Multicultural Archive Project Transcription – Mr Charan Singh, 22/6/94.

My name is Charan Singh. I came to Highfields in the 1950s I think. I came here because of my younger brother who was already in Highfields. He used to write to me and tell me how good it was in England. We were farmers in India.

As soon as I got here, I started work the next day in Richard's Foundry – on night shifts. I had never seen a foundry. My boots burnt in 10-15 minutes with the hot metal. At night I thought I would not go back to work. The next day, all my dear friends bought me some more boots. I ended up working there for a year. Then I moved onto the Russell Foundry. I worked there for 3 years. Then after that I went to Melton Mowbray Petfoods because my brother worked there.

First Impressions
Before me, my brother lived at Highfields at 18 Hartington Road. We both shared a room. Then we moved together onto Mere Road. We lived together for 2 years. Highfields was a lovely area. Everybody loved one another. There were only 10-12 Asians. Everybody, despite colour, race, was friendly. Everybody cared about one another. There were no baths in the houses then and it was difficult.

The weather from September onwards was very foggy and misty. For about 5-6 months I did not see the sun. During November toFebruary it would be snowing. I found it very difficult to walk. So everybody used to get together and walk to and back from work.

There was a small shopping centre near Mere Street. At Highfields, there were only 1 or 2 Asian shops. I used to go to town to buy my clothes. We could not get the Asian spices from here. Somebody used to come from Coventry every Sunday with the spices. Everybody would buy from him.

I found it hard to speak with the people at work. I used a lot of gestures and signs. After 2-3 weeks I started to speak bits of English. My English colleagues were very helpful. They were polite. The neighbours became friendly and we started to go to one anothers house and have meals. We became so friendly that I forgot about my family, that they were not with me.

Highfield area homes were nice but only a few had baths. Mostly were about 250 but a good house cost 300-400. At the time I could not afford much so I bought a run-down house. I was here for 10 years without my family.

The job was very heavy and difficult. The wage was 10-12. We used to get a Sunday free. On that day I had a bath, did the shopping, the cooking, etc. Then we all used to go to the Black Boy pub. There was a pub on every street.

We could claim benefits after 6 months. I did not even bother about benefits. Too much hassle! The bus fare was very cheap, it used to drop me off right at Russell Street at my job. It was so simple. At the Russell Foundry there was a bath. When the weather was nice we used to bike. As soon as we arrived from India, there would be a job at the foundary. Majority of the people worked 10-12 hours a day.

The children were nice and treated us with respect and love.
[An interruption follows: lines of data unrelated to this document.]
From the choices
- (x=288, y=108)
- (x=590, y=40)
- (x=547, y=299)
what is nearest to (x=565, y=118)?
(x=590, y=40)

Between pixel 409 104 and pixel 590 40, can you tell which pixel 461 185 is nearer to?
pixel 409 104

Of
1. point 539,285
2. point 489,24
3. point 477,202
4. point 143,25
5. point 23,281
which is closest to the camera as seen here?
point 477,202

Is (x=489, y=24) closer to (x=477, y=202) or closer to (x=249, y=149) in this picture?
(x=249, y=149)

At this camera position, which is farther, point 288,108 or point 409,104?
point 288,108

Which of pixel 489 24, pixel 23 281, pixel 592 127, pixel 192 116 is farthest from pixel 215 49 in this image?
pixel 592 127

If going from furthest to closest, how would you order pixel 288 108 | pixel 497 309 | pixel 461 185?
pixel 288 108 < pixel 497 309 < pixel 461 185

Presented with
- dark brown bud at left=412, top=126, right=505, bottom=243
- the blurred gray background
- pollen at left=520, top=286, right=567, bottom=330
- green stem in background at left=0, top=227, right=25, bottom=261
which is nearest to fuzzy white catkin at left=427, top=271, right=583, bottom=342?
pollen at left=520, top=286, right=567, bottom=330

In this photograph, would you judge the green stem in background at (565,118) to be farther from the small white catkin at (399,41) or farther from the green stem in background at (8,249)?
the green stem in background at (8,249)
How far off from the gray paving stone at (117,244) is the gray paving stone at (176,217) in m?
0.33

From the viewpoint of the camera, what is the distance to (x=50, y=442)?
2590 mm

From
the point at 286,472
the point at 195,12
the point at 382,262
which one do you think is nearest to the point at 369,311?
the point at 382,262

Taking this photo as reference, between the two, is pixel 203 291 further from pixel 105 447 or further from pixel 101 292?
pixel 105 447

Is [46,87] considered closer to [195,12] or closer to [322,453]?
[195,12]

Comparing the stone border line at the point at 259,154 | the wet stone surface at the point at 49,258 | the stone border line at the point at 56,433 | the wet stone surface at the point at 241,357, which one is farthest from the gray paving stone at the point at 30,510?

As the population grows it gets worse. The police were pleasant and helpful. I did not even know about social security.

Everything was on ration during the second world war. There were 10-12 Asians in Highfields area. We could not worship but later on we started to hire a room in schools to worship.

Weddings were in the house with 4-5 people. Not like now. There were no meals, parties etc. in the parks.

Used to warm water on gas in kettles and then wash clothes. The clothes took ages drying on coal fires. Coal was cheap could get as much as you wanted.

Now there is a lot of difference. There are drugs now. Nobody even knew what drugs were. The houses are now council owned. The residents are bad. If I had to live in Highfields I would find it very difficult. The people get robbed. The houses now are in much better condition. There are carpets, gas, central heating. There were no shops, there are so many now. Nobody had any money. No carpets, no furniture. The children now don't even know what hardship is. I'm retired now. I make do with my pension.